Takie wnioski płyną z rekomendacji Ministerstwa Edukacji w sprawie rządowego programu „Cyfrowa szkoła", które w ostatnim czasie trafiły do marszałków województw.
Źródłem finansowania tego programu mają być regionalne programy operacyjne. W swoich wytycznych resort edukacji pisze o celach, które mają być osiągnięte do 2020 r. (do tego roku sięga obecny wieloletni budżet UE).
Zgodnie z nimi do tego czasu szkoły będą musiały m.in. zapewnić uczniom, zależnie od wielkości placówki, jeden lub dwa zestawy komputerów przenośnych, szerokopasmowy dostęp do internetu oraz salę lekcyjną, która będzie przystosowana do prowadzenie zajęć z wykorzystaniem nowych technologii.
Kiedy program miałby ruszyć? Tego nie wiadomo. Z informacji, jakie przekazała nam Justyna Sadlak z wydziału informacji MEN, wynika, że sprawa rozbija się o negocjacje z Komisją Europejską w sprawie podziału unijnych funduszy.

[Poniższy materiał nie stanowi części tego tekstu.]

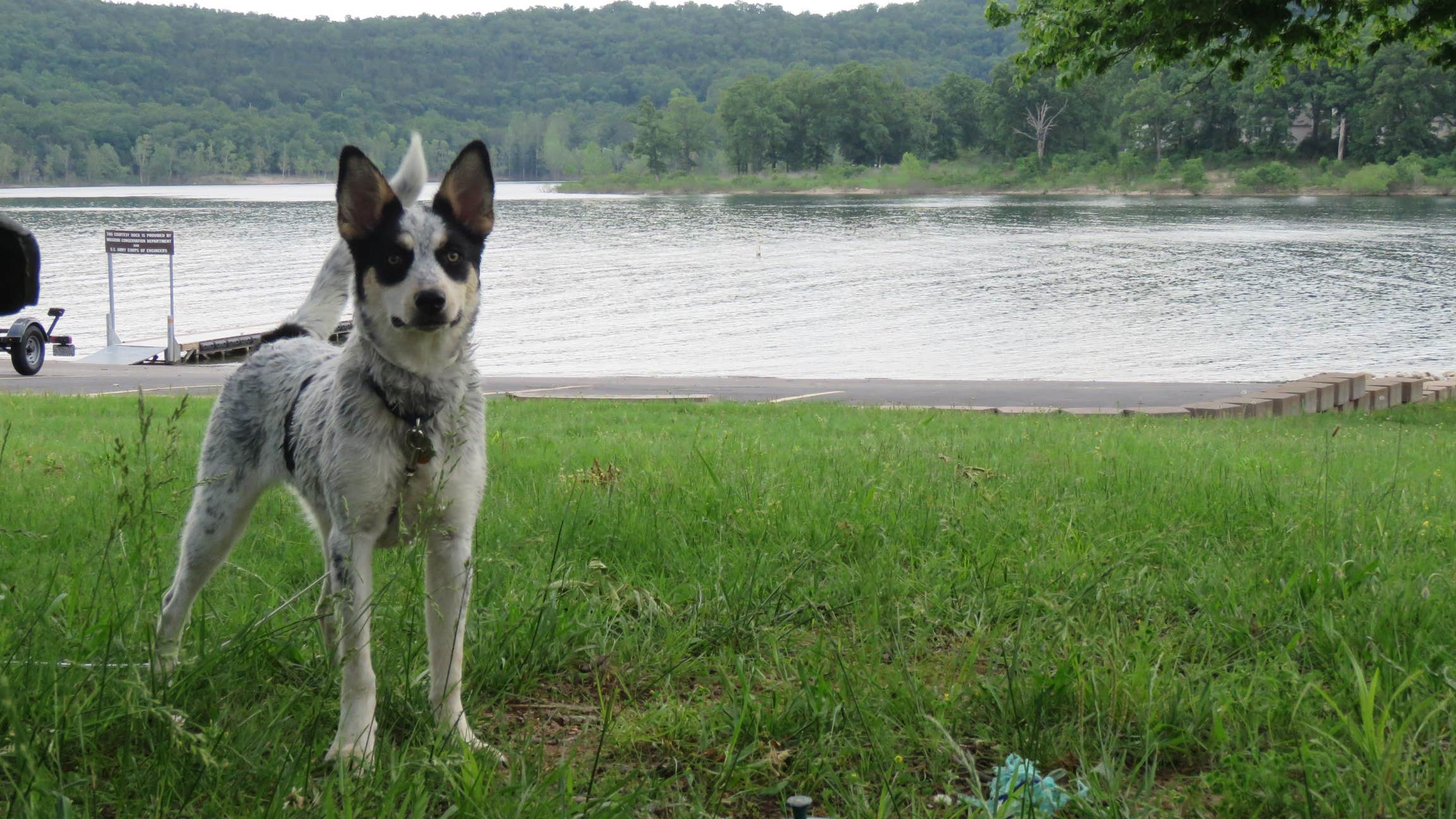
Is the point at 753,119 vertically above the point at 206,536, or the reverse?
the point at 753,119

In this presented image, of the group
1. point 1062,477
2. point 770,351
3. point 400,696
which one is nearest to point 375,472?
point 400,696

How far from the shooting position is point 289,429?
3850mm

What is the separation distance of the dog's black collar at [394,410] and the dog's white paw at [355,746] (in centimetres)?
90

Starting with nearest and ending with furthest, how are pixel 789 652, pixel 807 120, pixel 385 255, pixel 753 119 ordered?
pixel 385 255
pixel 789 652
pixel 753 119
pixel 807 120

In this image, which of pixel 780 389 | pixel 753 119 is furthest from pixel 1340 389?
pixel 753 119

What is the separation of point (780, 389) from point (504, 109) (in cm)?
15203

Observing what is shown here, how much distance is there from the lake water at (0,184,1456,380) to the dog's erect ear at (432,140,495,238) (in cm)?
2999

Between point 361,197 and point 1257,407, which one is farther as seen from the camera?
point 1257,407

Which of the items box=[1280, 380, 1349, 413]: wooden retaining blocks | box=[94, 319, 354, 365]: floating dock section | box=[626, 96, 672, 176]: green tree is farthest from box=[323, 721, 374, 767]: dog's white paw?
box=[626, 96, 672, 176]: green tree

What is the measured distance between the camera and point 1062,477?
689 cm

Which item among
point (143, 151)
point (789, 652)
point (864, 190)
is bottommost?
point (789, 652)

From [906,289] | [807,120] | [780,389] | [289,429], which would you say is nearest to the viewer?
[289,429]

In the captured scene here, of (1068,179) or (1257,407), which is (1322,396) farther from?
(1068,179)

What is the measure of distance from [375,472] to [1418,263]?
73268 millimetres
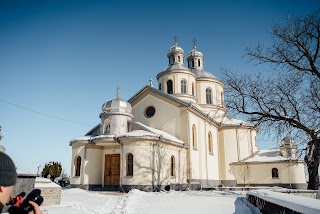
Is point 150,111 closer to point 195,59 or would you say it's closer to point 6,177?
point 195,59

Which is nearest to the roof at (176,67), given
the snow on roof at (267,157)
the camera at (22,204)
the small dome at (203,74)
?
the small dome at (203,74)

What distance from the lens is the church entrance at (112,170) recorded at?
20.8 meters

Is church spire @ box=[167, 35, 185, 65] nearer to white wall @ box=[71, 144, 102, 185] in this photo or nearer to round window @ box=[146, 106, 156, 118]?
round window @ box=[146, 106, 156, 118]

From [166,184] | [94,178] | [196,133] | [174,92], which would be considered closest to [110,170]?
[94,178]

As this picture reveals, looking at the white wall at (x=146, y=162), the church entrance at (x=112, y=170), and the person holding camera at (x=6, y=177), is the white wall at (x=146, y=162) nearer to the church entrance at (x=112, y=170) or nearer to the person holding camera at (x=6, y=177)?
the church entrance at (x=112, y=170)

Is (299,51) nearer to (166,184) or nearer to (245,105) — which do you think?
(245,105)

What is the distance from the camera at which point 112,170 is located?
21.1 m

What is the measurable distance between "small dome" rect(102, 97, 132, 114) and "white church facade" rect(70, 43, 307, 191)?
0.26ft

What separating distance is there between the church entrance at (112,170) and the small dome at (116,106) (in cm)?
366

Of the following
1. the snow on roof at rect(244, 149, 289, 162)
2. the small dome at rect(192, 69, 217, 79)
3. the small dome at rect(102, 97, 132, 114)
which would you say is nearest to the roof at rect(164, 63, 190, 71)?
the small dome at rect(192, 69, 217, 79)

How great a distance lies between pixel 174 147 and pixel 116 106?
5674 millimetres

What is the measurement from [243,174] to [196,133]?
27.7ft

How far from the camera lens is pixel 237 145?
29.4m

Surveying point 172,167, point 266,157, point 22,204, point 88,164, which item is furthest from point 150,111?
point 22,204
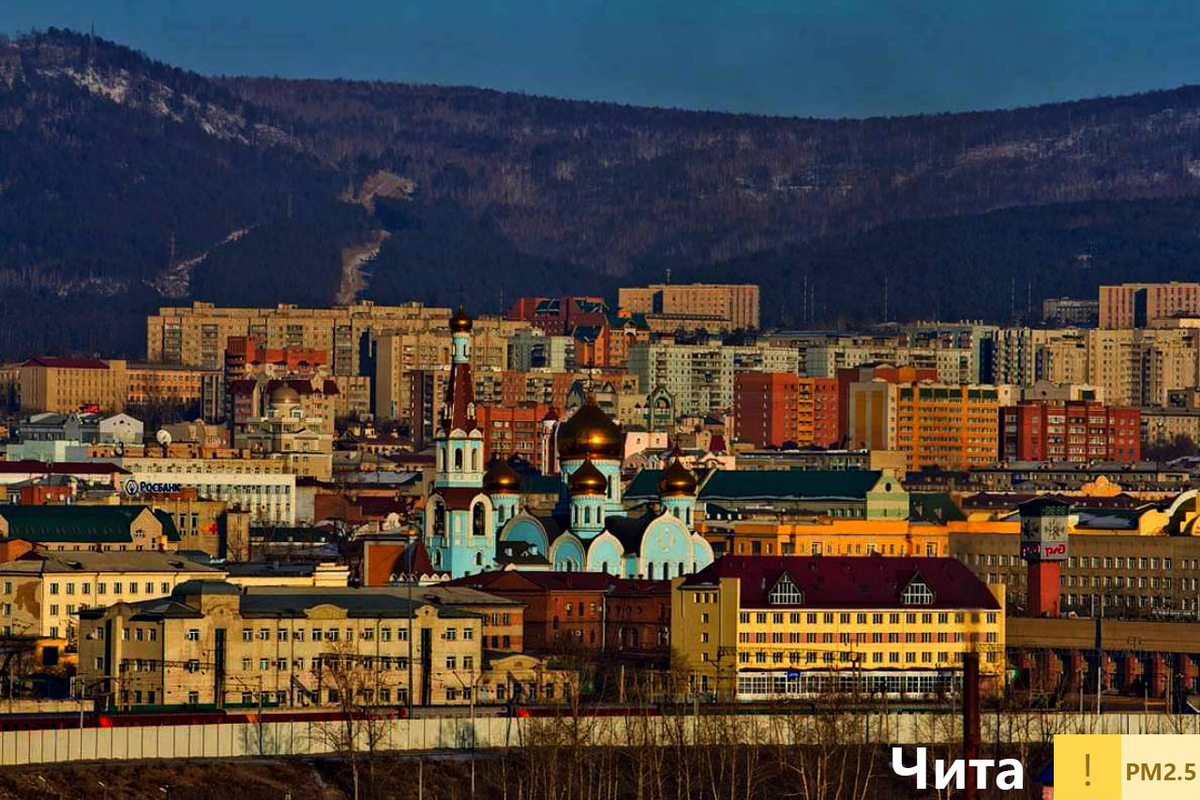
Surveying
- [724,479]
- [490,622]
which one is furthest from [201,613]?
[724,479]

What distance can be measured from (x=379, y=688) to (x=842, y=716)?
12.8 m

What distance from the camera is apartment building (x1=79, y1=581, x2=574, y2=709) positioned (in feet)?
264

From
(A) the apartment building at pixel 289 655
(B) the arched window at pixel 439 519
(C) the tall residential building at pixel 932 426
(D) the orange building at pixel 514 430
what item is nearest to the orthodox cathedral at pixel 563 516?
(B) the arched window at pixel 439 519

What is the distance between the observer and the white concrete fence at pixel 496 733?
67.8m

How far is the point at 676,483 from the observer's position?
11312 centimetres

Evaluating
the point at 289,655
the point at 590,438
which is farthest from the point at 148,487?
the point at 289,655

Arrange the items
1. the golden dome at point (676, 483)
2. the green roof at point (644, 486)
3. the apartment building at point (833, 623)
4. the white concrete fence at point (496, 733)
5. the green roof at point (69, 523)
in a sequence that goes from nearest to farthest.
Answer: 1. the white concrete fence at point (496, 733)
2. the apartment building at point (833, 623)
3. the green roof at point (69, 523)
4. the golden dome at point (676, 483)
5. the green roof at point (644, 486)

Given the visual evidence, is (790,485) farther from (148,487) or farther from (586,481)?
(148,487)

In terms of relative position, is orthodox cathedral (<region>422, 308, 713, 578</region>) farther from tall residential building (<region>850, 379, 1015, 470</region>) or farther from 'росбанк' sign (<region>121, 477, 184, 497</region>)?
tall residential building (<region>850, 379, 1015, 470</region>)

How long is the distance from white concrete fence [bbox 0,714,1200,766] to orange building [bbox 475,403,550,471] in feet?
Answer: 362

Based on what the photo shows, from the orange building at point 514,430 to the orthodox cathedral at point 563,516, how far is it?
7118 cm

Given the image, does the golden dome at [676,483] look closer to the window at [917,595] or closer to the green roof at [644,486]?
the green roof at [644,486]

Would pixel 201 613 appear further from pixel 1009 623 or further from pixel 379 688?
pixel 1009 623

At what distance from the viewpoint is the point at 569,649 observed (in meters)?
95.2
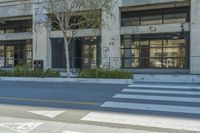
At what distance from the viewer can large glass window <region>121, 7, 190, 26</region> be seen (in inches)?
845

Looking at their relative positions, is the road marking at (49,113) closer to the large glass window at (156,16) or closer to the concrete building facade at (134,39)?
the concrete building facade at (134,39)

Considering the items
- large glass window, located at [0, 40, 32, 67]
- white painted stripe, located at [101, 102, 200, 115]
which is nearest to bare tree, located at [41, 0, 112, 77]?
large glass window, located at [0, 40, 32, 67]

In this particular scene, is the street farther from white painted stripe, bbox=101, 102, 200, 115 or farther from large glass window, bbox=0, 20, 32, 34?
large glass window, bbox=0, 20, 32, 34

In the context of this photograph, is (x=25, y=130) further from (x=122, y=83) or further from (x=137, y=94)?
(x=122, y=83)

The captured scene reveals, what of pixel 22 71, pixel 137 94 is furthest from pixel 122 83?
pixel 22 71

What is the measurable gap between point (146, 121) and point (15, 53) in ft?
75.1

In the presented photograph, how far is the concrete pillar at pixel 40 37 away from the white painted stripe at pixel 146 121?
17010 millimetres

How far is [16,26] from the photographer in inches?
1133

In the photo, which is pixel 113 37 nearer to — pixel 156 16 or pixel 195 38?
pixel 156 16

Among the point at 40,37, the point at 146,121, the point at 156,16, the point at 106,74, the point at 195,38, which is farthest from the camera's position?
the point at 40,37

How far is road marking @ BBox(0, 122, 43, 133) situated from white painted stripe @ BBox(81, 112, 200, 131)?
132 cm

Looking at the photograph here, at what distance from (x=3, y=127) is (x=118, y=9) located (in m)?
16.3

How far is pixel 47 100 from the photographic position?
1070 centimetres

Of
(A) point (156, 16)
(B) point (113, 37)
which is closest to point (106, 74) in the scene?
(B) point (113, 37)
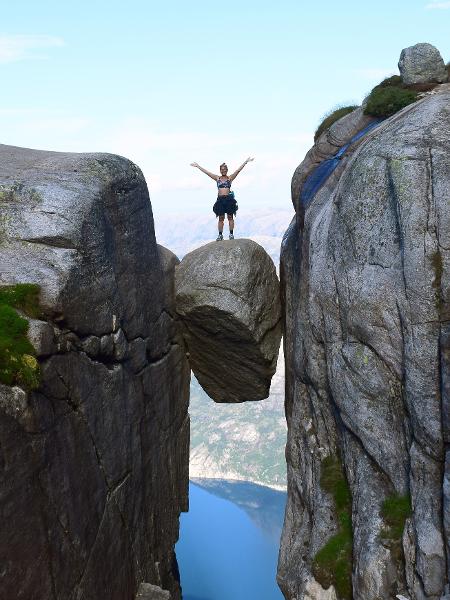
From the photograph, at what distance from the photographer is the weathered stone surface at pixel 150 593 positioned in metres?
21.5

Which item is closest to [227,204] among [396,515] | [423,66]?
[423,66]

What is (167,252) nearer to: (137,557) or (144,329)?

„Z uwagi na konsultacje regionalnych programów operacyjnych szczegółowe informacje o kierunku wsparcia, sposobie dystrybucji środków europejskich i ich wysokości nie są jeszcze ostatecznie znane. Proces uzgadniania treści programów krajowych i regionalnych potrwa prawdopodobnie do końca 2014 roku, co może oznaczać, że dystrybucja środków nastąpi od 2015 roku" – napisała Sadlak.